• _INSTRUCTIONS TO FOLLOW_:
Recast the material from its first line through the line containing "338L290 306L258 285L231", inclusive, as a JSON list of strings with one string per line. Skip blank lines and leave the pictures out.

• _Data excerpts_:
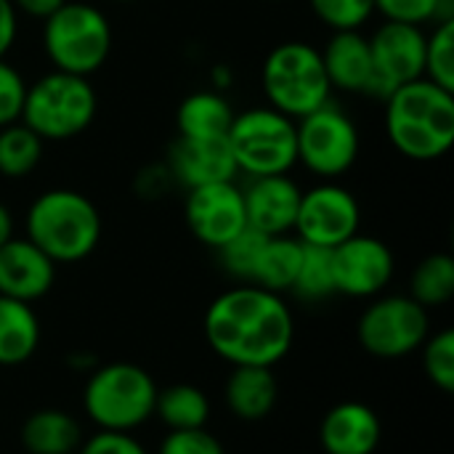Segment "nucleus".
Masks as SVG:
<instances>
[{
    "instance_id": "nucleus-1",
    "label": "nucleus",
    "mask_w": 454,
    "mask_h": 454,
    "mask_svg": "<svg viewBox=\"0 0 454 454\" xmlns=\"http://www.w3.org/2000/svg\"><path fill=\"white\" fill-rule=\"evenodd\" d=\"M293 338L290 306L258 285L231 287L205 311V340L231 367H274L290 354Z\"/></svg>"
},
{
    "instance_id": "nucleus-2",
    "label": "nucleus",
    "mask_w": 454,
    "mask_h": 454,
    "mask_svg": "<svg viewBox=\"0 0 454 454\" xmlns=\"http://www.w3.org/2000/svg\"><path fill=\"white\" fill-rule=\"evenodd\" d=\"M386 136L415 162H434L454 144V93L428 77L399 85L386 98Z\"/></svg>"
},
{
    "instance_id": "nucleus-3",
    "label": "nucleus",
    "mask_w": 454,
    "mask_h": 454,
    "mask_svg": "<svg viewBox=\"0 0 454 454\" xmlns=\"http://www.w3.org/2000/svg\"><path fill=\"white\" fill-rule=\"evenodd\" d=\"M101 213L82 192L48 189L32 200L24 215V231L56 266L80 263L101 242Z\"/></svg>"
},
{
    "instance_id": "nucleus-4",
    "label": "nucleus",
    "mask_w": 454,
    "mask_h": 454,
    "mask_svg": "<svg viewBox=\"0 0 454 454\" xmlns=\"http://www.w3.org/2000/svg\"><path fill=\"white\" fill-rule=\"evenodd\" d=\"M43 51L53 69L90 77L98 72L114 45L106 13L85 0H67L43 21Z\"/></svg>"
},
{
    "instance_id": "nucleus-5",
    "label": "nucleus",
    "mask_w": 454,
    "mask_h": 454,
    "mask_svg": "<svg viewBox=\"0 0 454 454\" xmlns=\"http://www.w3.org/2000/svg\"><path fill=\"white\" fill-rule=\"evenodd\" d=\"M263 96L271 109L301 120L330 101V80L319 48L303 40H285L269 51L261 67Z\"/></svg>"
},
{
    "instance_id": "nucleus-6",
    "label": "nucleus",
    "mask_w": 454,
    "mask_h": 454,
    "mask_svg": "<svg viewBox=\"0 0 454 454\" xmlns=\"http://www.w3.org/2000/svg\"><path fill=\"white\" fill-rule=\"evenodd\" d=\"M98 112V96L88 77L51 69L27 85L21 122L43 141H69L85 133Z\"/></svg>"
},
{
    "instance_id": "nucleus-7",
    "label": "nucleus",
    "mask_w": 454,
    "mask_h": 454,
    "mask_svg": "<svg viewBox=\"0 0 454 454\" xmlns=\"http://www.w3.org/2000/svg\"><path fill=\"white\" fill-rule=\"evenodd\" d=\"M154 378L130 362L96 367L82 391V410L98 431H136L154 415Z\"/></svg>"
},
{
    "instance_id": "nucleus-8",
    "label": "nucleus",
    "mask_w": 454,
    "mask_h": 454,
    "mask_svg": "<svg viewBox=\"0 0 454 454\" xmlns=\"http://www.w3.org/2000/svg\"><path fill=\"white\" fill-rule=\"evenodd\" d=\"M226 144L237 162V173L250 178L285 176L298 165L295 120L271 106H253L234 114Z\"/></svg>"
},
{
    "instance_id": "nucleus-9",
    "label": "nucleus",
    "mask_w": 454,
    "mask_h": 454,
    "mask_svg": "<svg viewBox=\"0 0 454 454\" xmlns=\"http://www.w3.org/2000/svg\"><path fill=\"white\" fill-rule=\"evenodd\" d=\"M295 141L298 162L322 181H338L346 176L356 165L362 149L354 117L333 101L295 120Z\"/></svg>"
},
{
    "instance_id": "nucleus-10",
    "label": "nucleus",
    "mask_w": 454,
    "mask_h": 454,
    "mask_svg": "<svg viewBox=\"0 0 454 454\" xmlns=\"http://www.w3.org/2000/svg\"><path fill=\"white\" fill-rule=\"evenodd\" d=\"M431 333L428 309L410 295L375 298L359 317L356 338L370 356L402 359L418 351Z\"/></svg>"
},
{
    "instance_id": "nucleus-11",
    "label": "nucleus",
    "mask_w": 454,
    "mask_h": 454,
    "mask_svg": "<svg viewBox=\"0 0 454 454\" xmlns=\"http://www.w3.org/2000/svg\"><path fill=\"white\" fill-rule=\"evenodd\" d=\"M359 223L362 207L356 197L335 181H322L301 194L293 231L303 245L333 250L354 237L359 231Z\"/></svg>"
},
{
    "instance_id": "nucleus-12",
    "label": "nucleus",
    "mask_w": 454,
    "mask_h": 454,
    "mask_svg": "<svg viewBox=\"0 0 454 454\" xmlns=\"http://www.w3.org/2000/svg\"><path fill=\"white\" fill-rule=\"evenodd\" d=\"M335 295L348 298H375L380 295L396 271V258L391 247L370 234H354L330 250Z\"/></svg>"
},
{
    "instance_id": "nucleus-13",
    "label": "nucleus",
    "mask_w": 454,
    "mask_h": 454,
    "mask_svg": "<svg viewBox=\"0 0 454 454\" xmlns=\"http://www.w3.org/2000/svg\"><path fill=\"white\" fill-rule=\"evenodd\" d=\"M426 29L402 21H383L367 40L375 67V96L386 98L399 85L426 74Z\"/></svg>"
},
{
    "instance_id": "nucleus-14",
    "label": "nucleus",
    "mask_w": 454,
    "mask_h": 454,
    "mask_svg": "<svg viewBox=\"0 0 454 454\" xmlns=\"http://www.w3.org/2000/svg\"><path fill=\"white\" fill-rule=\"evenodd\" d=\"M184 213L194 239L213 250H218L242 229H247L245 197L234 181H218L189 189Z\"/></svg>"
},
{
    "instance_id": "nucleus-15",
    "label": "nucleus",
    "mask_w": 454,
    "mask_h": 454,
    "mask_svg": "<svg viewBox=\"0 0 454 454\" xmlns=\"http://www.w3.org/2000/svg\"><path fill=\"white\" fill-rule=\"evenodd\" d=\"M301 194L303 189L287 173L250 178V184L242 189L247 226L266 237L290 234L298 218Z\"/></svg>"
},
{
    "instance_id": "nucleus-16",
    "label": "nucleus",
    "mask_w": 454,
    "mask_h": 454,
    "mask_svg": "<svg viewBox=\"0 0 454 454\" xmlns=\"http://www.w3.org/2000/svg\"><path fill=\"white\" fill-rule=\"evenodd\" d=\"M56 263L27 237H11L0 247V295L35 303L51 293Z\"/></svg>"
},
{
    "instance_id": "nucleus-17",
    "label": "nucleus",
    "mask_w": 454,
    "mask_h": 454,
    "mask_svg": "<svg viewBox=\"0 0 454 454\" xmlns=\"http://www.w3.org/2000/svg\"><path fill=\"white\" fill-rule=\"evenodd\" d=\"M176 184L194 189L237 178V162L226 138H176L165 160Z\"/></svg>"
},
{
    "instance_id": "nucleus-18",
    "label": "nucleus",
    "mask_w": 454,
    "mask_h": 454,
    "mask_svg": "<svg viewBox=\"0 0 454 454\" xmlns=\"http://www.w3.org/2000/svg\"><path fill=\"white\" fill-rule=\"evenodd\" d=\"M319 56L333 90L375 96V67L370 40L362 35V29L333 32Z\"/></svg>"
},
{
    "instance_id": "nucleus-19",
    "label": "nucleus",
    "mask_w": 454,
    "mask_h": 454,
    "mask_svg": "<svg viewBox=\"0 0 454 454\" xmlns=\"http://www.w3.org/2000/svg\"><path fill=\"white\" fill-rule=\"evenodd\" d=\"M380 436V418L364 402L335 404L319 426V444L327 454H375Z\"/></svg>"
},
{
    "instance_id": "nucleus-20",
    "label": "nucleus",
    "mask_w": 454,
    "mask_h": 454,
    "mask_svg": "<svg viewBox=\"0 0 454 454\" xmlns=\"http://www.w3.org/2000/svg\"><path fill=\"white\" fill-rule=\"evenodd\" d=\"M226 407L245 423L269 418L279 399V383L271 367H234L226 380Z\"/></svg>"
},
{
    "instance_id": "nucleus-21",
    "label": "nucleus",
    "mask_w": 454,
    "mask_h": 454,
    "mask_svg": "<svg viewBox=\"0 0 454 454\" xmlns=\"http://www.w3.org/2000/svg\"><path fill=\"white\" fill-rule=\"evenodd\" d=\"M234 109L221 90H194L176 109L181 138H226Z\"/></svg>"
},
{
    "instance_id": "nucleus-22",
    "label": "nucleus",
    "mask_w": 454,
    "mask_h": 454,
    "mask_svg": "<svg viewBox=\"0 0 454 454\" xmlns=\"http://www.w3.org/2000/svg\"><path fill=\"white\" fill-rule=\"evenodd\" d=\"M40 346V322L32 303L0 295V367H19Z\"/></svg>"
},
{
    "instance_id": "nucleus-23",
    "label": "nucleus",
    "mask_w": 454,
    "mask_h": 454,
    "mask_svg": "<svg viewBox=\"0 0 454 454\" xmlns=\"http://www.w3.org/2000/svg\"><path fill=\"white\" fill-rule=\"evenodd\" d=\"M21 447L29 454H69L82 444L80 423L64 410H37L21 426Z\"/></svg>"
},
{
    "instance_id": "nucleus-24",
    "label": "nucleus",
    "mask_w": 454,
    "mask_h": 454,
    "mask_svg": "<svg viewBox=\"0 0 454 454\" xmlns=\"http://www.w3.org/2000/svg\"><path fill=\"white\" fill-rule=\"evenodd\" d=\"M301 258H303V242L298 237L290 234L266 237L250 285H258L277 295L290 293L301 269Z\"/></svg>"
},
{
    "instance_id": "nucleus-25",
    "label": "nucleus",
    "mask_w": 454,
    "mask_h": 454,
    "mask_svg": "<svg viewBox=\"0 0 454 454\" xmlns=\"http://www.w3.org/2000/svg\"><path fill=\"white\" fill-rule=\"evenodd\" d=\"M154 415L170 431H192L205 428L210 420V399L202 388L192 383H173L157 391Z\"/></svg>"
},
{
    "instance_id": "nucleus-26",
    "label": "nucleus",
    "mask_w": 454,
    "mask_h": 454,
    "mask_svg": "<svg viewBox=\"0 0 454 454\" xmlns=\"http://www.w3.org/2000/svg\"><path fill=\"white\" fill-rule=\"evenodd\" d=\"M410 298L423 309L447 306L454 298V261L450 253L426 255L410 279Z\"/></svg>"
},
{
    "instance_id": "nucleus-27",
    "label": "nucleus",
    "mask_w": 454,
    "mask_h": 454,
    "mask_svg": "<svg viewBox=\"0 0 454 454\" xmlns=\"http://www.w3.org/2000/svg\"><path fill=\"white\" fill-rule=\"evenodd\" d=\"M43 160V138L21 120L0 128V176L27 178Z\"/></svg>"
},
{
    "instance_id": "nucleus-28",
    "label": "nucleus",
    "mask_w": 454,
    "mask_h": 454,
    "mask_svg": "<svg viewBox=\"0 0 454 454\" xmlns=\"http://www.w3.org/2000/svg\"><path fill=\"white\" fill-rule=\"evenodd\" d=\"M290 293H295V295H298L301 301H306V303H319V301L335 295L330 250L303 245L301 269H298V277H295V285H293Z\"/></svg>"
},
{
    "instance_id": "nucleus-29",
    "label": "nucleus",
    "mask_w": 454,
    "mask_h": 454,
    "mask_svg": "<svg viewBox=\"0 0 454 454\" xmlns=\"http://www.w3.org/2000/svg\"><path fill=\"white\" fill-rule=\"evenodd\" d=\"M431 82L454 93V16L439 19L426 35V74Z\"/></svg>"
},
{
    "instance_id": "nucleus-30",
    "label": "nucleus",
    "mask_w": 454,
    "mask_h": 454,
    "mask_svg": "<svg viewBox=\"0 0 454 454\" xmlns=\"http://www.w3.org/2000/svg\"><path fill=\"white\" fill-rule=\"evenodd\" d=\"M263 242H266V234L250 229V226L242 229L237 237H231L226 245H221V247L215 250V253H218V261H221V269H223L231 279H237L239 285H250Z\"/></svg>"
},
{
    "instance_id": "nucleus-31",
    "label": "nucleus",
    "mask_w": 454,
    "mask_h": 454,
    "mask_svg": "<svg viewBox=\"0 0 454 454\" xmlns=\"http://www.w3.org/2000/svg\"><path fill=\"white\" fill-rule=\"evenodd\" d=\"M375 11L386 21L426 27L454 16V0H375Z\"/></svg>"
},
{
    "instance_id": "nucleus-32",
    "label": "nucleus",
    "mask_w": 454,
    "mask_h": 454,
    "mask_svg": "<svg viewBox=\"0 0 454 454\" xmlns=\"http://www.w3.org/2000/svg\"><path fill=\"white\" fill-rule=\"evenodd\" d=\"M423 348V370L428 375V380L444 391H454V333L452 330H442L436 335H428Z\"/></svg>"
},
{
    "instance_id": "nucleus-33",
    "label": "nucleus",
    "mask_w": 454,
    "mask_h": 454,
    "mask_svg": "<svg viewBox=\"0 0 454 454\" xmlns=\"http://www.w3.org/2000/svg\"><path fill=\"white\" fill-rule=\"evenodd\" d=\"M314 16L333 32L362 29L375 13V0H309Z\"/></svg>"
},
{
    "instance_id": "nucleus-34",
    "label": "nucleus",
    "mask_w": 454,
    "mask_h": 454,
    "mask_svg": "<svg viewBox=\"0 0 454 454\" xmlns=\"http://www.w3.org/2000/svg\"><path fill=\"white\" fill-rule=\"evenodd\" d=\"M27 85L29 82L24 80V74L11 61L0 59V128L21 120Z\"/></svg>"
},
{
    "instance_id": "nucleus-35",
    "label": "nucleus",
    "mask_w": 454,
    "mask_h": 454,
    "mask_svg": "<svg viewBox=\"0 0 454 454\" xmlns=\"http://www.w3.org/2000/svg\"><path fill=\"white\" fill-rule=\"evenodd\" d=\"M160 454H226V450L207 428H192L170 431L160 444Z\"/></svg>"
},
{
    "instance_id": "nucleus-36",
    "label": "nucleus",
    "mask_w": 454,
    "mask_h": 454,
    "mask_svg": "<svg viewBox=\"0 0 454 454\" xmlns=\"http://www.w3.org/2000/svg\"><path fill=\"white\" fill-rule=\"evenodd\" d=\"M80 454H149L144 444L125 431H96L82 447Z\"/></svg>"
},
{
    "instance_id": "nucleus-37",
    "label": "nucleus",
    "mask_w": 454,
    "mask_h": 454,
    "mask_svg": "<svg viewBox=\"0 0 454 454\" xmlns=\"http://www.w3.org/2000/svg\"><path fill=\"white\" fill-rule=\"evenodd\" d=\"M170 184H176V181H173L168 165H152V168H144L141 170V176L136 181V189L141 194H146V197H160V194H165V189Z\"/></svg>"
},
{
    "instance_id": "nucleus-38",
    "label": "nucleus",
    "mask_w": 454,
    "mask_h": 454,
    "mask_svg": "<svg viewBox=\"0 0 454 454\" xmlns=\"http://www.w3.org/2000/svg\"><path fill=\"white\" fill-rule=\"evenodd\" d=\"M19 37V13L11 0H0V59L8 56V51L16 45Z\"/></svg>"
},
{
    "instance_id": "nucleus-39",
    "label": "nucleus",
    "mask_w": 454,
    "mask_h": 454,
    "mask_svg": "<svg viewBox=\"0 0 454 454\" xmlns=\"http://www.w3.org/2000/svg\"><path fill=\"white\" fill-rule=\"evenodd\" d=\"M16 13H24L29 19H37V21H45L51 13H56L67 0H11Z\"/></svg>"
},
{
    "instance_id": "nucleus-40",
    "label": "nucleus",
    "mask_w": 454,
    "mask_h": 454,
    "mask_svg": "<svg viewBox=\"0 0 454 454\" xmlns=\"http://www.w3.org/2000/svg\"><path fill=\"white\" fill-rule=\"evenodd\" d=\"M231 82H234V72H231L229 64H215L210 69V85H213V90H221L223 93Z\"/></svg>"
},
{
    "instance_id": "nucleus-41",
    "label": "nucleus",
    "mask_w": 454,
    "mask_h": 454,
    "mask_svg": "<svg viewBox=\"0 0 454 454\" xmlns=\"http://www.w3.org/2000/svg\"><path fill=\"white\" fill-rule=\"evenodd\" d=\"M13 237V215L11 210L0 202V247Z\"/></svg>"
},
{
    "instance_id": "nucleus-42",
    "label": "nucleus",
    "mask_w": 454,
    "mask_h": 454,
    "mask_svg": "<svg viewBox=\"0 0 454 454\" xmlns=\"http://www.w3.org/2000/svg\"><path fill=\"white\" fill-rule=\"evenodd\" d=\"M114 3H133V0H114Z\"/></svg>"
},
{
    "instance_id": "nucleus-43",
    "label": "nucleus",
    "mask_w": 454,
    "mask_h": 454,
    "mask_svg": "<svg viewBox=\"0 0 454 454\" xmlns=\"http://www.w3.org/2000/svg\"><path fill=\"white\" fill-rule=\"evenodd\" d=\"M69 454H77V452H69Z\"/></svg>"
}]
</instances>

• _RESULT OF THE TASK_:
[
  "Segment \"nucleus\".",
  "Masks as SVG:",
  "<instances>",
  "[{",
  "    \"instance_id\": \"nucleus-1\",",
  "    \"label\": \"nucleus\",",
  "    \"mask_w\": 454,",
  "    \"mask_h\": 454,",
  "    \"mask_svg\": \"<svg viewBox=\\\"0 0 454 454\\\" xmlns=\\\"http://www.w3.org/2000/svg\\\"><path fill=\\\"white\\\" fill-rule=\\\"evenodd\\\" d=\\\"M293 338L290 306L258 285L231 287L205 311V340L231 367H274L290 354Z\\\"/></svg>\""
]